** begin Exercise materials **

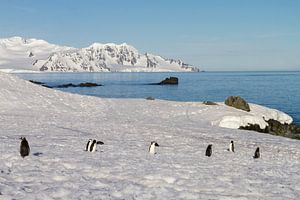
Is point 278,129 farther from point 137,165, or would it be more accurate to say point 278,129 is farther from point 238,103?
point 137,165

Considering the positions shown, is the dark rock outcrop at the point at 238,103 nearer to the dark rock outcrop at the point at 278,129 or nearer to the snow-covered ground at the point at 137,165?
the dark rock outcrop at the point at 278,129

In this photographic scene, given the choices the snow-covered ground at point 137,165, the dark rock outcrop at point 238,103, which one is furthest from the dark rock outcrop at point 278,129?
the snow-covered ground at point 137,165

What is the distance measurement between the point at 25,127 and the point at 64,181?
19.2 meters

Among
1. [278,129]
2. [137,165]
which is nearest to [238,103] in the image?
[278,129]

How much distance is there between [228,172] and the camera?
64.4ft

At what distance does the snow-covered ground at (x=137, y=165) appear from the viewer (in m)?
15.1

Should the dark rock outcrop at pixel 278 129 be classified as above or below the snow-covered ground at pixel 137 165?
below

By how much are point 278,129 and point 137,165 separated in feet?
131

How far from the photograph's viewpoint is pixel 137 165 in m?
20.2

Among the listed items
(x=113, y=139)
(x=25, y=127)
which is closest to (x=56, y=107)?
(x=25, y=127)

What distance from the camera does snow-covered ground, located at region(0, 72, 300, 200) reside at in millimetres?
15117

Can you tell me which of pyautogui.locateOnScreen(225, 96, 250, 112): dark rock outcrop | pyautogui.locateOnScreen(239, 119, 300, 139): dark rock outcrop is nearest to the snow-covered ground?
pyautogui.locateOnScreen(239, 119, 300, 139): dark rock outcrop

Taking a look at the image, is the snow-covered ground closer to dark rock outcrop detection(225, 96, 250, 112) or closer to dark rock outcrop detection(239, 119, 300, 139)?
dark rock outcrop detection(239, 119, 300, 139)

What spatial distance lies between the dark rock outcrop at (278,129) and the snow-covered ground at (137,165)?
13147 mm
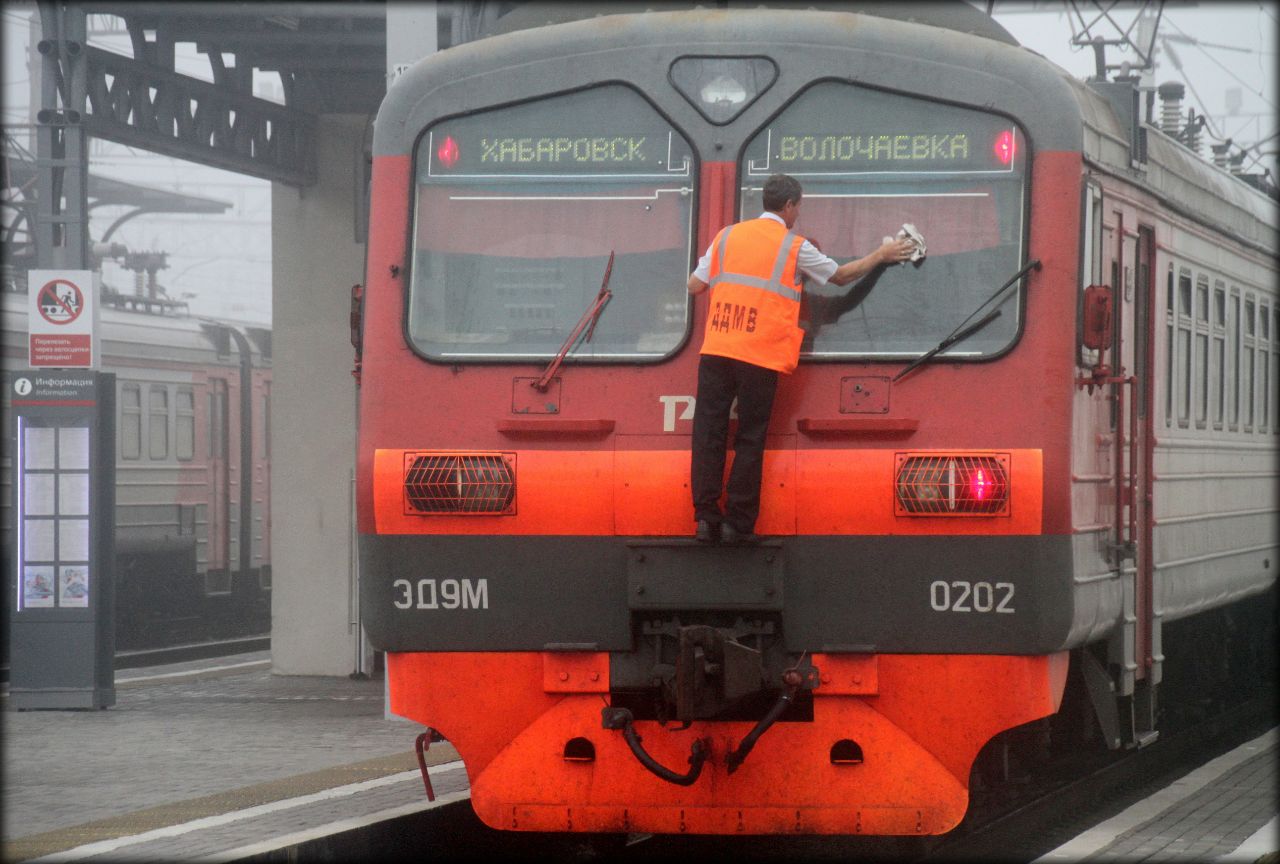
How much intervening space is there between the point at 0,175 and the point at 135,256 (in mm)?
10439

** end Exercise materials **
** begin Exercise materials **

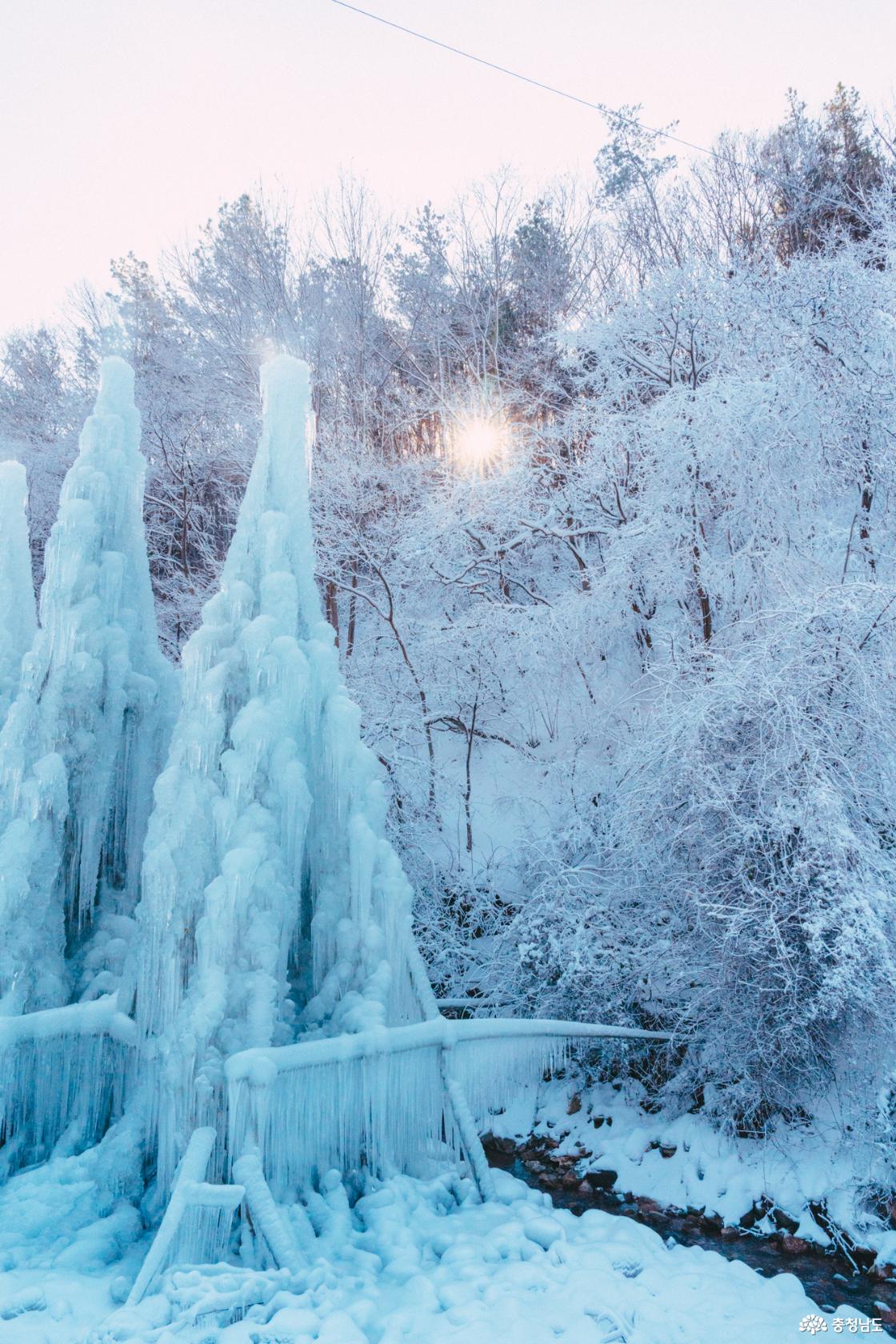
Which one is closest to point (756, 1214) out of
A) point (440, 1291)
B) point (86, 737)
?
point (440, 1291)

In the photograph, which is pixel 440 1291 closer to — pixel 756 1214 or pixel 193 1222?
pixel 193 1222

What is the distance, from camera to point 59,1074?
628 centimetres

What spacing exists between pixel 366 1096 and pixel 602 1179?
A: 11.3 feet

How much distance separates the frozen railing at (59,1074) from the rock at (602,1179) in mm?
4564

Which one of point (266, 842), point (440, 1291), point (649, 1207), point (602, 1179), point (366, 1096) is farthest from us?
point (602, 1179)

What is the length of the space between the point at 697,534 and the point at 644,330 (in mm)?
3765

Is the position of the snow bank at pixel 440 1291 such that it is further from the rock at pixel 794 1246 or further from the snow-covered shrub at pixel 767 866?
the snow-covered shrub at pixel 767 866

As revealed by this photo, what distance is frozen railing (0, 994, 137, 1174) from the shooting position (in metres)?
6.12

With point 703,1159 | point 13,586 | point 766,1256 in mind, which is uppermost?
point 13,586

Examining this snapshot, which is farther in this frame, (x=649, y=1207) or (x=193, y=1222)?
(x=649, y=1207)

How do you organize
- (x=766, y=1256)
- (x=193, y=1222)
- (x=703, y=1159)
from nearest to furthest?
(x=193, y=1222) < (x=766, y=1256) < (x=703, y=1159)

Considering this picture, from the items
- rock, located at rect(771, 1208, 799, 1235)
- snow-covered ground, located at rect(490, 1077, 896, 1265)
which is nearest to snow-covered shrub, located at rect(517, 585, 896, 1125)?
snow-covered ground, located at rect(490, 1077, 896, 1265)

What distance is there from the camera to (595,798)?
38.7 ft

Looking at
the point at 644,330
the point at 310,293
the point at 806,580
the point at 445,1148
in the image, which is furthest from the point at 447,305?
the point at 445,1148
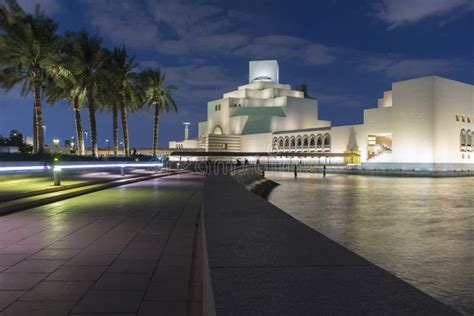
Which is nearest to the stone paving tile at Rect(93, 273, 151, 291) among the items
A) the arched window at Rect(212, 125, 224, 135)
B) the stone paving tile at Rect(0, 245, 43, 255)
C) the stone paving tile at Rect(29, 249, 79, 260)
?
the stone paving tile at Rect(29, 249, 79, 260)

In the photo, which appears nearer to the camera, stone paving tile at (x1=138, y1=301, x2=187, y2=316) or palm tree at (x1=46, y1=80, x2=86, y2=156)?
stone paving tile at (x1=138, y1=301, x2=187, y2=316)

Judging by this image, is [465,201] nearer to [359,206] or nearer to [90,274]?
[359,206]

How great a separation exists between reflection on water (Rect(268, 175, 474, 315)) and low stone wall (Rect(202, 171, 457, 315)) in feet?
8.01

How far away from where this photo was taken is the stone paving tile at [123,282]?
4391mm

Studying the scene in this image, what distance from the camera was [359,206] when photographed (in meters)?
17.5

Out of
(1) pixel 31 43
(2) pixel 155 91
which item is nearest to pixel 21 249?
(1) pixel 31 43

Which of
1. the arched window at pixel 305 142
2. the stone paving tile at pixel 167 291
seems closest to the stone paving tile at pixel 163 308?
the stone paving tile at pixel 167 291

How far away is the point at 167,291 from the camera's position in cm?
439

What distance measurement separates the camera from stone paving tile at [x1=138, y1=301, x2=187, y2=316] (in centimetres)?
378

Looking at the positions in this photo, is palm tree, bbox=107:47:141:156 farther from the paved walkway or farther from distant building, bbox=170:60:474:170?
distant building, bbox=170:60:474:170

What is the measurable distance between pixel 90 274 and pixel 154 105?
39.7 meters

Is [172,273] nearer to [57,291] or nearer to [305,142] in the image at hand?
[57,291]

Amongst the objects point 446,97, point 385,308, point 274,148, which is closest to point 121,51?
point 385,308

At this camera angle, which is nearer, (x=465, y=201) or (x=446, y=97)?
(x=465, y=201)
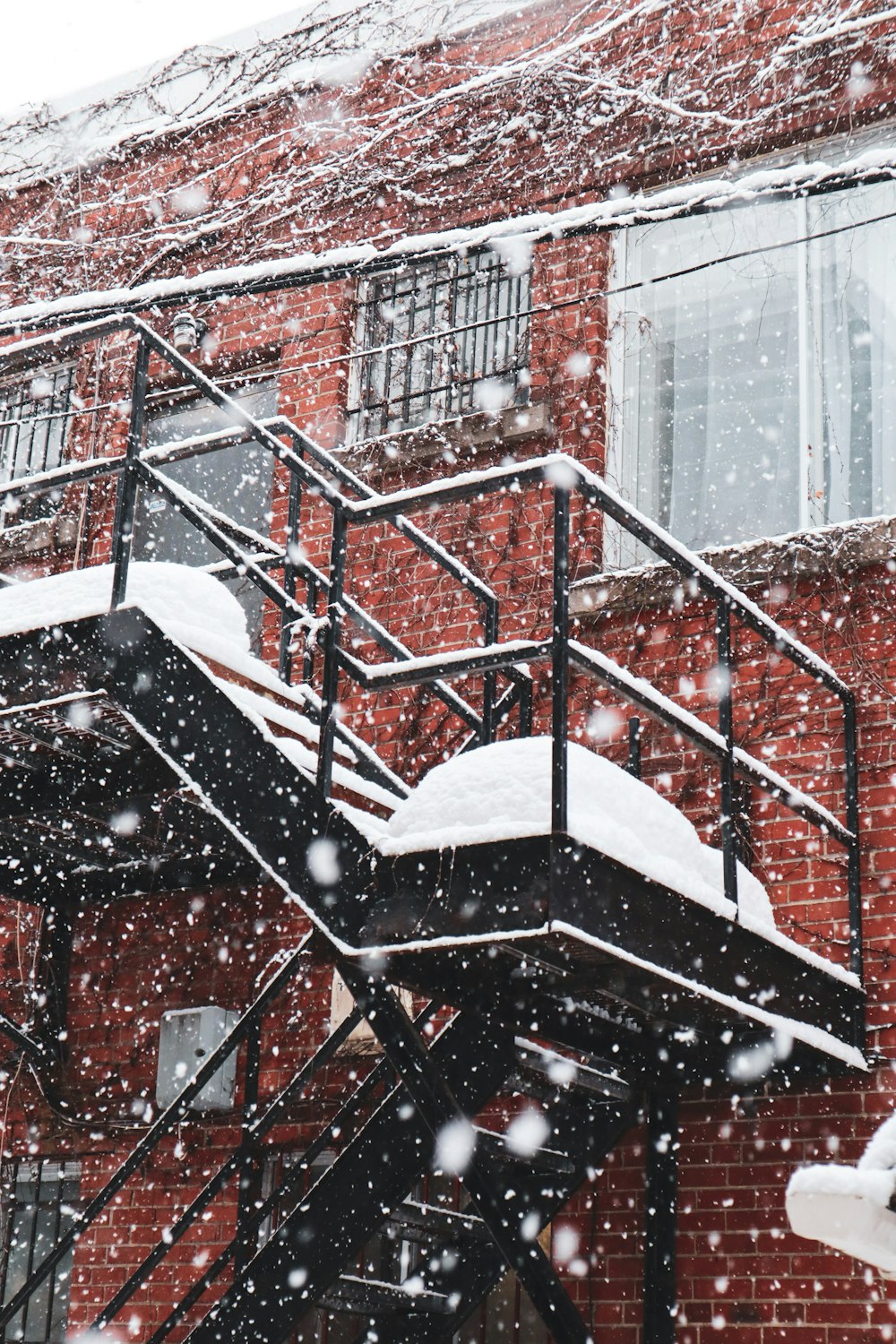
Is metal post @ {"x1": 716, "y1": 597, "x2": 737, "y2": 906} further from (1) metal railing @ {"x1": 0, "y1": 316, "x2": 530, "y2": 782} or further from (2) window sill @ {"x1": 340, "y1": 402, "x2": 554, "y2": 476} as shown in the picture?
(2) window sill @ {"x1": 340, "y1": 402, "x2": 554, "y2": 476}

** end Exercise materials **

* **Problem to work on**: From the records above, pull out every line that contains the string "measurement". Case counts.

* **Exercise result**:
What is the distance measurement between the point at 25,127 and the point at 64,181?
What distance measurement separates the camera from stone paving tile at [x1=138, y1=301, x2=187, y2=316] (in centimetres)?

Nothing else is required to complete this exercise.